Texto para análisis
################

Hasta ahora, el modelo de comunicación política derivó de un consenso entre todas las fuerzas políticas como síntoma de una clase política alérgica al escrutinio y la crítica. Existen justificaciones históricas en términos de la contratación y acceso equitativos a los medios de comunicación. Pero es excesivo que en la propia Constitución se establezca la prohibición expresa de emitir “calumnias” durante las campañas electorales. Aquí me detengo, en la problemática que entraña la supervisión de contenidos.
El discurso electoral es considerado por el Sistema Interamericano de Derechos Humanos como uno “especialmente protegido”. Conocer las ofertas políticas e incluso conocer públicamente las pifias y aciertos de las personas candidatas durante campañas, es fundamental para formar la opinión del electorado. Ello significa que se requiere más libertad de expresión. Incluso ciertos excesos resultan permisibles para evitar una disputa acartonada.
Por supuesto que hay que restringir la propaganda encubierta y sancionar a los actores políticos cuando quieren romper con el acceso equitativo a espacios de comunicación. También resulta necesario, con criterios claros y bien definidos, que se evite el discurso discriminatorio cuando se convierte en mecanismo de inhibición de acceso al poder para mujeres, la comunidad LGBTIQ+, pueblos y personas indígenas, y otras personas y poblaciones en situación estructural de discriminación.
El problema deriva en utilizar el mismo rasero para medir impactos e imponer sanciones para periodistas independientes, grandes consorcios de medios, candidatas/os o funcionarios/as. Hay que diferenciar entre sujetos que emiten discursos que puedan ser materia de algún procedimiento de queja para evitar la censura.
Urge que el poder se democratice verdaderamente. Lo que resulta cuestionable es apelar a figuras como “calumnia”, o utilizar tramposamente la “propaganda encubierta” y la VPEG para censurar notas y reportajes que hablan de actos de corrupción o abusos de poder de quienes aspiran a cargos de elección popular. Ejemplo de ello lo encontramos cuando Aristegui Noticias publicó una nota de Anabel Hernández sobre los posibles vínculos de Enrique Alfaro con el Cártel Jalisco Nueva Generación en 2018. Un día antes de la jornada electoral, el Instituto Electoral de Jalisco ordenó bajar la nota porque la consideró “propaganda encubierta” (sic).

################

Datos proporcionados
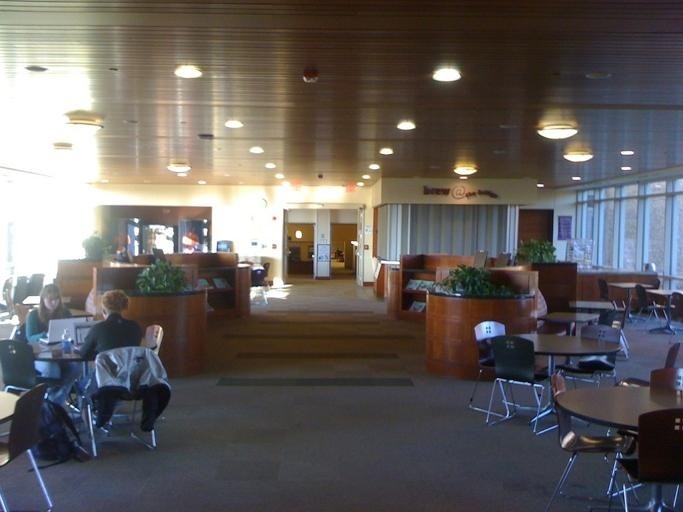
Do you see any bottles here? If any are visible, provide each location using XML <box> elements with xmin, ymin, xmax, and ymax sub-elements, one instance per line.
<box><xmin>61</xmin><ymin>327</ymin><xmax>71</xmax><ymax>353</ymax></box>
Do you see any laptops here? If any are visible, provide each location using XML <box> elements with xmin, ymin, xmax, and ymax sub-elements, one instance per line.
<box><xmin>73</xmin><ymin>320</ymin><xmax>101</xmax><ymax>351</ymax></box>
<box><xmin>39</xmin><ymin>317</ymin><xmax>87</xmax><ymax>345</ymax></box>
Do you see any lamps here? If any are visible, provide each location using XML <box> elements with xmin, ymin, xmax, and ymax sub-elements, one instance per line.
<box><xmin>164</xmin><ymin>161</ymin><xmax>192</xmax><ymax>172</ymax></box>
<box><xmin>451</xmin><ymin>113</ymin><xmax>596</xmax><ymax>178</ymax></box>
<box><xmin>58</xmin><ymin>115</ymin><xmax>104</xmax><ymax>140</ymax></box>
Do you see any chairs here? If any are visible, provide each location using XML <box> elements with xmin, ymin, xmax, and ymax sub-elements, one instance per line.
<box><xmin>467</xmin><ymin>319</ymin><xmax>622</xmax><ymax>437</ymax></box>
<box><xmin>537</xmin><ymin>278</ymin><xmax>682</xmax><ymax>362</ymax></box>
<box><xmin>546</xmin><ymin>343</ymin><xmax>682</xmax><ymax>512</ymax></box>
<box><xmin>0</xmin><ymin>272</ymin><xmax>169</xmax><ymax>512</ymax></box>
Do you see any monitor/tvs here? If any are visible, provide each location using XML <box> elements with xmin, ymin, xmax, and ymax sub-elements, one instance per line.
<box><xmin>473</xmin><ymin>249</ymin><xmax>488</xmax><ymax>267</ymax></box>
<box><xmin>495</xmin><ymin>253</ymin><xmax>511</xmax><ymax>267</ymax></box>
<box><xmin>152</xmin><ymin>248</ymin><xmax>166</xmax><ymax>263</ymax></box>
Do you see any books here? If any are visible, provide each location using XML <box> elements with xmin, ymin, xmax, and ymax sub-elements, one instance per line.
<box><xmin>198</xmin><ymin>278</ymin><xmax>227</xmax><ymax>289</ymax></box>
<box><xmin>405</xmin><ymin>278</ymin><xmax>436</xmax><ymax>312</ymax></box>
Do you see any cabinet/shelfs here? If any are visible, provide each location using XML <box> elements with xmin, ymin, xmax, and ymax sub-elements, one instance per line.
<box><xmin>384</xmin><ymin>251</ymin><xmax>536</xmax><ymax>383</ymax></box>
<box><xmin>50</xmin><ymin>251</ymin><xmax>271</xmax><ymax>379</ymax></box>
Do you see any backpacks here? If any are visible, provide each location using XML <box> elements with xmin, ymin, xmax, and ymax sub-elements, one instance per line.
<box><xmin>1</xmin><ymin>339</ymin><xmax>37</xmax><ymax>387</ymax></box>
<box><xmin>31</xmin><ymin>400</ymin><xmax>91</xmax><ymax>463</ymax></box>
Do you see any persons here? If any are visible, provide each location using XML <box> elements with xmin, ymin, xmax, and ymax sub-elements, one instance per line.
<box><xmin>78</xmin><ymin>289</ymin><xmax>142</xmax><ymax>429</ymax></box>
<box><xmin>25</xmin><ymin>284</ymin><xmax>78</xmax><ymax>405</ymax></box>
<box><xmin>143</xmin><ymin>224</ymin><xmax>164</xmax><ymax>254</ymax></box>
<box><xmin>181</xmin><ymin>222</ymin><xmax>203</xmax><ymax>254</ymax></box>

################

Instrucciones
A) Responda brevemente, según el texto sobre la libertad de expresión en las campañas electorales:
(i) ¿Qué prohibición expresa establece la Constitución durante las campañas electorales?
(ii) ¿Cómo considera el Sistema Interamericano de Derechos Humanos al discurso electoral?
(iii) ¿Qué institución ordenó bajar la nota de Anabel Hernández y con qué calificativo?
B) Prosiga el texto sobre la libertad de expresión en las campañas electorales a partir de su última oración.
Los registros no intervienen en esta actividad.

Resultados del ejercicio
A)
(i) La prohibición de emitir "calumnias".
(ii) Como un discurso "especialmente protegido".
(iii) El Instituto Electoral de Jalisco, que la consideró "propaganda encubierta".

B)
En el día a día, pareciera que órganos electorales administrativos y jurisdiccionales se centran más en el contenido -lo cual es relevante- sin diferenciar las características particulares y el contexto como el poder de quienes enuncian discursos, impacto, alcance y audiencias. Cuando este tipo de disputas legales se da entre actores políticos no puede estudiarse los casos de la misma manera y con los mismos criterios que, por ejemplo, el de un periodista independiente con su pequeño medio digital. También debe tomarse en cuenta que un discurso especialmente protegido como el electoral admite cierta hipérbole y mordacidad.
Lo paradójico es que el modelo de comunicación política actual en lo que toca a posibles “abusos en el ejercicio de la libertad de expresión” se ha convertido en el caballo de Troya para cuestionar el sistema electoral por parte de quienes tienen un megáfono enorme (acceso a medios oficiales y privados).
Quienes más gritan “¡Censura!” y más medios tienen para hacerlo, son quienes tienen más poder y recursos para defenderse. Es decir, las y los políticos y funcionarios públicos. Ese mismo modelo promovido y empujado por quienes no eran Gobierno, se decían agraviados por sus contrincantes y reclamaban inequidad, sirve de pretexto perfecto (uno más) para reventar el sistema electoral.